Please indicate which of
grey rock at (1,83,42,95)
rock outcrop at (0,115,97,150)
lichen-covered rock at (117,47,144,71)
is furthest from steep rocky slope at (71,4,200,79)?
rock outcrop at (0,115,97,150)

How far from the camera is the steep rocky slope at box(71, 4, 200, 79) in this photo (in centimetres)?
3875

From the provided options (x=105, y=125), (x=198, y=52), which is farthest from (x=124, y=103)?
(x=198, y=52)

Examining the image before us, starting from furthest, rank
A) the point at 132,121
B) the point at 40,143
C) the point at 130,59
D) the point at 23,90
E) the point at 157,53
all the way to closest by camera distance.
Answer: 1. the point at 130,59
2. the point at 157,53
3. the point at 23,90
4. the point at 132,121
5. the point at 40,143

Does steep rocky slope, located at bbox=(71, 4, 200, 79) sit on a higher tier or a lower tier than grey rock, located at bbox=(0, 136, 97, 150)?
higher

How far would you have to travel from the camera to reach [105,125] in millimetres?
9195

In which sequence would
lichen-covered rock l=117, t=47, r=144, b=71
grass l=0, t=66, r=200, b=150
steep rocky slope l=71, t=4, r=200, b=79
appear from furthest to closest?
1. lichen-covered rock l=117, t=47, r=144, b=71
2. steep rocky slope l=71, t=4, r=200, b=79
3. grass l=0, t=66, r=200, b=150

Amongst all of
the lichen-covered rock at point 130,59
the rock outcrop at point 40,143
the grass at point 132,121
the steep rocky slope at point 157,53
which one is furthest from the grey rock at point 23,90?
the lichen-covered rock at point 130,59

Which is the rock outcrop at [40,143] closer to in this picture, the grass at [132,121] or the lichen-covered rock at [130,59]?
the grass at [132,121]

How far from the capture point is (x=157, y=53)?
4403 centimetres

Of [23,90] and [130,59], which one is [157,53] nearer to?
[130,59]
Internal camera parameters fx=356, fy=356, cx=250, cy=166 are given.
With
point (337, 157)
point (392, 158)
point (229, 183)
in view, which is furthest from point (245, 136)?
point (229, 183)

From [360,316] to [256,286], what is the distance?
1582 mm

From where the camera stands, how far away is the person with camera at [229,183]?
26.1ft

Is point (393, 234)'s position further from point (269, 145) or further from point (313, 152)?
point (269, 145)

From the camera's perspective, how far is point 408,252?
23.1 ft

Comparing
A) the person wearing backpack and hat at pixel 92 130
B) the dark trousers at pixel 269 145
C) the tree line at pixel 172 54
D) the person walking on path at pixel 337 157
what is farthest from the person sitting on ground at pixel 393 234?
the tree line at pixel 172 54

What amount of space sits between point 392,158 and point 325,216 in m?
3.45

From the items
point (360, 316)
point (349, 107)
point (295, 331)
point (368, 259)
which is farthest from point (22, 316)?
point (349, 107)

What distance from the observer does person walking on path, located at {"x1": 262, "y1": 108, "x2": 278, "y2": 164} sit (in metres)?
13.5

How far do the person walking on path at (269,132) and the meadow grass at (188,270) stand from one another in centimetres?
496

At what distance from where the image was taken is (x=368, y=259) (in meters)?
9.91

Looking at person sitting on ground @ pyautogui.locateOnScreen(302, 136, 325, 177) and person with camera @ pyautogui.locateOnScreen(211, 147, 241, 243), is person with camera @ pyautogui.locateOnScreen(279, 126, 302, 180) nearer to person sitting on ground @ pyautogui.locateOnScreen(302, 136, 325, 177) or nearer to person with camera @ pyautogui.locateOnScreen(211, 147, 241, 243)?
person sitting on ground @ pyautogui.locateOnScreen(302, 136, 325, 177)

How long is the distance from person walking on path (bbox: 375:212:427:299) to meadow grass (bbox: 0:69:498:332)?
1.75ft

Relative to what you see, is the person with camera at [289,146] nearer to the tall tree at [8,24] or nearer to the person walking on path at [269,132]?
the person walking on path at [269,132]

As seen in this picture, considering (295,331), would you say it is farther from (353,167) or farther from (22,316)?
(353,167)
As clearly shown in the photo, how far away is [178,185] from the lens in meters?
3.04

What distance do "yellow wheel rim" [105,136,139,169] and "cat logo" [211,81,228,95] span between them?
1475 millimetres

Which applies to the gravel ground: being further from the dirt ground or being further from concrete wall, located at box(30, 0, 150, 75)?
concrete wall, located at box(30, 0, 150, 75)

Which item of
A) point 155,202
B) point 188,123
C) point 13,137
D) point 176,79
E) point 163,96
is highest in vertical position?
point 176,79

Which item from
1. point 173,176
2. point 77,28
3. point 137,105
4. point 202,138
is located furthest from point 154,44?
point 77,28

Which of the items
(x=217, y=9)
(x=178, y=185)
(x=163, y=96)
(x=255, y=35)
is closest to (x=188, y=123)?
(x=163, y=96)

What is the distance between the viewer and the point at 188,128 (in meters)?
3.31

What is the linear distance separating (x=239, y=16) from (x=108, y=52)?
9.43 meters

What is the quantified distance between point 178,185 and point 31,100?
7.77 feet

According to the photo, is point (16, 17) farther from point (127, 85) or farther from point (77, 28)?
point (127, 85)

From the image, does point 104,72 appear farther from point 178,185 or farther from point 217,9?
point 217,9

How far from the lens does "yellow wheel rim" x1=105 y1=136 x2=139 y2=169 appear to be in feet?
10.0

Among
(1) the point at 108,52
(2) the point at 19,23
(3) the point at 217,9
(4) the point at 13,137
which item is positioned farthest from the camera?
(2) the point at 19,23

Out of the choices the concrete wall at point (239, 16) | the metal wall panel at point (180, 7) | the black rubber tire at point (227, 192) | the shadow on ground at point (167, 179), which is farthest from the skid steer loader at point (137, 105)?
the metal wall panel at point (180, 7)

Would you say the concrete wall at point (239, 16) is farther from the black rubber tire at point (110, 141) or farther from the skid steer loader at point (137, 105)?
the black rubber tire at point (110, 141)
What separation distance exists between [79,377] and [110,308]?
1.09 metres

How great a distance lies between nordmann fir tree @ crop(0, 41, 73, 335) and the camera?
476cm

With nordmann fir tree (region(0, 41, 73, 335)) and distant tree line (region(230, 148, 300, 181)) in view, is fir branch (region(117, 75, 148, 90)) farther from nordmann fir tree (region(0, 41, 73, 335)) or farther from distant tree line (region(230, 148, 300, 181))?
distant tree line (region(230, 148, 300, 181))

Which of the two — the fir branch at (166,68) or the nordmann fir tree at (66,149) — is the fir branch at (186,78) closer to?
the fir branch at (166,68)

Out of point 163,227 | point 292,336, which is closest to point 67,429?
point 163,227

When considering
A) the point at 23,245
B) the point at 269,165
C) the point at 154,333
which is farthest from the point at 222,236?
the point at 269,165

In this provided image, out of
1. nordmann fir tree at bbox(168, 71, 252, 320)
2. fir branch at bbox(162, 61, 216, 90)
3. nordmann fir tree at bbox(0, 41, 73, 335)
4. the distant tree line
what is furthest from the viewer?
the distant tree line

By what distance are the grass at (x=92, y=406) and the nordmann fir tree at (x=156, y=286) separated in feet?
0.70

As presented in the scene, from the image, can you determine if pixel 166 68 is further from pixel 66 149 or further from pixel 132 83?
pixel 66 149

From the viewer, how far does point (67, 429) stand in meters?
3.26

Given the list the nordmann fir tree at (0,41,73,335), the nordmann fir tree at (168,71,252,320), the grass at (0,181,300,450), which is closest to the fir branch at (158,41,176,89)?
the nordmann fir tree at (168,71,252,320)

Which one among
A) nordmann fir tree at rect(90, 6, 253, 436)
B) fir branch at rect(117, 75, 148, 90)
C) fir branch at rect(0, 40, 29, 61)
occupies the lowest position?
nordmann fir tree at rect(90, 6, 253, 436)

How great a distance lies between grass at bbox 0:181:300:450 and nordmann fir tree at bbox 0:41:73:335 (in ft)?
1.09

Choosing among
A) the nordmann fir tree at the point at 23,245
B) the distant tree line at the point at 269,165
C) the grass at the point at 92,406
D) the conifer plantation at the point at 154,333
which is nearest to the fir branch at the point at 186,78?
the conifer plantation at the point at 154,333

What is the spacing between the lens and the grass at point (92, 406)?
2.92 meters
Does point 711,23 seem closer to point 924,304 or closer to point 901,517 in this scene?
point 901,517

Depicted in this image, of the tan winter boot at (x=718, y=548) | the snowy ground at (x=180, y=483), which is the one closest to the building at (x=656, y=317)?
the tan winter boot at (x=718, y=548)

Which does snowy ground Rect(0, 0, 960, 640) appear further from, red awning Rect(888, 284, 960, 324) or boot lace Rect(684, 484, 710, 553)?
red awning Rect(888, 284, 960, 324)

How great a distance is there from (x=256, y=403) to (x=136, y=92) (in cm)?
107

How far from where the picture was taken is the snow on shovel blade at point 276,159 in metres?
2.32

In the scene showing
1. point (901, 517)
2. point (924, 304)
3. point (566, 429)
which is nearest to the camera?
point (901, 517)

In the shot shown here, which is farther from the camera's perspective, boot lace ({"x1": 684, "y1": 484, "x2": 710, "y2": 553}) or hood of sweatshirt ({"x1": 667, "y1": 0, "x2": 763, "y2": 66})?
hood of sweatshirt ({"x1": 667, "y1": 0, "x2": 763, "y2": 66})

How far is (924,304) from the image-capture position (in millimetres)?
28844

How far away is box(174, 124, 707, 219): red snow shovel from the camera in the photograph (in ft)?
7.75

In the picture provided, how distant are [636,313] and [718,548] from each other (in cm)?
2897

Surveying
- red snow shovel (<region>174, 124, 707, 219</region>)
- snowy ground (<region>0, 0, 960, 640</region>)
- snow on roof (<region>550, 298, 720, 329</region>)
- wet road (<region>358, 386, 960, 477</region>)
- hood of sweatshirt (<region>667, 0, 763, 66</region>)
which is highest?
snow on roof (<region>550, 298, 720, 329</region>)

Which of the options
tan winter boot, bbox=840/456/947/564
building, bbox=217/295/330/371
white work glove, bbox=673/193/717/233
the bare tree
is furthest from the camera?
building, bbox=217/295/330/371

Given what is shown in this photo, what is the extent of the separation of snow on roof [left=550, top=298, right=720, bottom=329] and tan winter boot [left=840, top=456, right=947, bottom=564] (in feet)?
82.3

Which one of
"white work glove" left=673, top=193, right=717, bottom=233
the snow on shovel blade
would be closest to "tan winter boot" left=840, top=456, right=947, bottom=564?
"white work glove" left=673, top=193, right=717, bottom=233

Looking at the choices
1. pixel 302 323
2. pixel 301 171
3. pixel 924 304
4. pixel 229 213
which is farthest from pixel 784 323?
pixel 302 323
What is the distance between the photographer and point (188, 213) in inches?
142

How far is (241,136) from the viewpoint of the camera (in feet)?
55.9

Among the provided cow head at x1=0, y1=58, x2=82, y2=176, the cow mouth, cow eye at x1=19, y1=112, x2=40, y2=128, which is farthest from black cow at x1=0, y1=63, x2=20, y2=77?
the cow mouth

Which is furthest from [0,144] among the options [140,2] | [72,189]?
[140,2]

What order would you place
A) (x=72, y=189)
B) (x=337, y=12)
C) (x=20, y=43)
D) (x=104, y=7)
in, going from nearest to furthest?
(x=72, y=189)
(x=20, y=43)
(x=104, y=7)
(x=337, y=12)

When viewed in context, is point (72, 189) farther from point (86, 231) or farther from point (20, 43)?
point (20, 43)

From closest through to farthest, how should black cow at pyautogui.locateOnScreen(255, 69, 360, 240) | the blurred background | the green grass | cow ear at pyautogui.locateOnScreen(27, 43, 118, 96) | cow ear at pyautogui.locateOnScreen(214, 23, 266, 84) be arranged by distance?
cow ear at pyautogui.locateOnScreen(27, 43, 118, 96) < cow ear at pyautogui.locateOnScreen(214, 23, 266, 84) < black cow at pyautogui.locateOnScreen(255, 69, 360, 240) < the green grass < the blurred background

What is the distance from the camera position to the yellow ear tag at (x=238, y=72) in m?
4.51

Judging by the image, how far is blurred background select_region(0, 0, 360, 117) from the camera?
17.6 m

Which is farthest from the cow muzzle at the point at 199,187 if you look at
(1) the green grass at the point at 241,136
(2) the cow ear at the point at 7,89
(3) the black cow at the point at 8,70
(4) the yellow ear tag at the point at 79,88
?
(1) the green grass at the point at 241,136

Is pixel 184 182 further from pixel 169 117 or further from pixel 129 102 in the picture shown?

---

- Work to be completed: Return every line from the one holding "What is the distance from" through the end of the data, exactly as it appears, with both ends kept and nothing else.

- Output for this exercise:
What is the distance from the camera position to the yellow ear tag at (x=238, y=72) in m?
4.51

Judging by the image, how far is blurred background select_region(0, 0, 360, 117) from the camera?
17.6 m

Which is farthest from the cow muzzle at the point at 199,187 if you look at
(1) the green grass at the point at 241,136
(2) the cow ear at the point at 7,89
(3) the black cow at the point at 8,70
(4) the yellow ear tag at the point at 79,88
?
(1) the green grass at the point at 241,136

Is pixel 184 182 further from pixel 169 117 or further from pixel 129 102 in the picture shown?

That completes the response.